▶ [WHAT YOU NEED TO DO]
Could you render every line of the items below as a JSON list of strings, with one string per line and blank lines omitted?

* begin THE DATA *

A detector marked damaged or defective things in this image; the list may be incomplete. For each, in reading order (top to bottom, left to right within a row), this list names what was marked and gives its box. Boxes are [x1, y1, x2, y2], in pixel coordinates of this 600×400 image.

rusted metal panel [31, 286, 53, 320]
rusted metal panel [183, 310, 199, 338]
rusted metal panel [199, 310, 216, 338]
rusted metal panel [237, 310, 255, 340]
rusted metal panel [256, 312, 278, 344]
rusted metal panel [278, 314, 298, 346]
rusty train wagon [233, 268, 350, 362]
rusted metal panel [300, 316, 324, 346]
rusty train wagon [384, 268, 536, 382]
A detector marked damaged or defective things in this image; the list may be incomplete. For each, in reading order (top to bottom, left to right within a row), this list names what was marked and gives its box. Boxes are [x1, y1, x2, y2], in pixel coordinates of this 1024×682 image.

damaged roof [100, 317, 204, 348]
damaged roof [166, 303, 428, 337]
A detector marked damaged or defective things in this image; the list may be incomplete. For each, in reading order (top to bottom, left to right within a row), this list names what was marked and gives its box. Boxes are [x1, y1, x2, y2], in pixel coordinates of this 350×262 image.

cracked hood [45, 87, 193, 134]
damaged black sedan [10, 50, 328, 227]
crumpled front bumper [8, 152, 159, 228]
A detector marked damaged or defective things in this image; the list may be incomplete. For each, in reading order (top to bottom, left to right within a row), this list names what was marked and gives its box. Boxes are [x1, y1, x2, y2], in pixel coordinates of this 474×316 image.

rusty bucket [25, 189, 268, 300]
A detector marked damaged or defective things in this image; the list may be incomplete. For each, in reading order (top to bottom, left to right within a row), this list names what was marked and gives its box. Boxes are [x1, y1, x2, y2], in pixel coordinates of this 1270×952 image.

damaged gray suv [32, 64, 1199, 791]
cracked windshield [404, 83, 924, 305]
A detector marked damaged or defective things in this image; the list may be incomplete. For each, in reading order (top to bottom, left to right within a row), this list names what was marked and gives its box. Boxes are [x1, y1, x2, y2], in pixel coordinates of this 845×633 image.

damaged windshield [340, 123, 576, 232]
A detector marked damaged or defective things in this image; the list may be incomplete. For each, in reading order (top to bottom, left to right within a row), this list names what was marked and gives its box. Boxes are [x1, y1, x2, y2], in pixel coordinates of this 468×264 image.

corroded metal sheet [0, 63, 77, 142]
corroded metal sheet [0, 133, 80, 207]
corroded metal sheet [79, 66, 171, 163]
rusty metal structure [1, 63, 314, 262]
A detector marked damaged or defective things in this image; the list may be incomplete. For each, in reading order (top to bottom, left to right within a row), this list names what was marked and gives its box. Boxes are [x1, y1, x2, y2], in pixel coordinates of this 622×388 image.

* end THE DATA *

▶ [CORRECT RESPONSE]
[
  "A detector marked damaged or defective things in this image; the list may be incomplete. For each, in reading order (top to bottom, left to right within a row), this list names what was marked and gives its box. Boxes are [x1, y1, x2, y2], in pixel coordinates of this 600×400 image.",
  "rusted metal panel [31, 286, 53, 320]",
  "rusted metal panel [183, 310, 199, 338]",
  "rusted metal panel [199, 310, 216, 338]",
  "rusted metal panel [237, 310, 255, 340]",
  "rusted metal panel [256, 312, 278, 344]",
  "rusted metal panel [278, 314, 298, 346]",
  "rusty train wagon [233, 268, 350, 362]",
  "rusted metal panel [300, 316, 324, 346]",
  "rusty train wagon [384, 268, 536, 382]",
  "A detector marked damaged or defective things in this image; the list may be incomplete. For each, in reading order (top to bottom, left to right within a row), this list names what was marked and gives its box. Boxes are [x1, y1, x2, y2], in pixel coordinates of this 1024×682 image.",
  "damaged roof [100, 317, 204, 348]",
  "damaged roof [166, 303, 428, 337]",
  "A detector marked damaged or defective things in this image; the list may be incomplete. For each, in reading order (top to bottom, left to right within a row), this list names what was marked and gives its box. Boxes are [x1, y1, x2, y2], in pixel coordinates of this 350×262 image.",
  "cracked hood [45, 87, 193, 134]",
  "damaged black sedan [10, 50, 328, 227]",
  "crumpled front bumper [8, 152, 159, 228]",
  "A detector marked damaged or defective things in this image; the list may be incomplete. For each, in reading order (top to bottom, left to right within a row), this list names what was marked and gives its box. Boxes are [x1, y1, x2, y2], in pixel coordinates of this 474×316 image.",
  "rusty bucket [25, 189, 268, 300]",
  "A detector marked damaged or defective things in this image; the list may be incomplete. For each, in reading order (top to bottom, left to right within a row), this list names what was marked and gives its box. Boxes are [x1, y1, x2, y2], in pixel coordinates of this 1270×952 image.",
  "damaged gray suv [32, 64, 1199, 791]",
  "cracked windshield [404, 83, 924, 305]",
  "A detector marked damaged or defective things in this image; the list may be incomplete. For each, in reading order (top to bottom, left to right within a row), this list names what was marked and gives its box. Boxes are [x1, y1, x2, y2], in pixel coordinates of this 845×633 image.",
  "damaged windshield [340, 123, 576, 232]",
  "A detector marked damaged or defective things in this image; the list may be incomplete. For each, in reading order (top to bottom, left to right within a row), this list names what was marked and gives its box. Boxes are [x1, y1, x2, y2], in pixel coordinates of this 468×264 image.",
  "corroded metal sheet [0, 63, 77, 142]",
  "corroded metal sheet [0, 133, 80, 207]",
  "corroded metal sheet [79, 66, 171, 163]",
  "rusty metal structure [1, 63, 314, 262]",
  "A detector marked damaged or defective things in this image; the list may be incomplete. For each, in reading order (top to bottom, left to right within a row), this list names what was marked and gives its box. Boxes are [x1, y1, x2, y2], in pixel coordinates of this 622×388 image."
]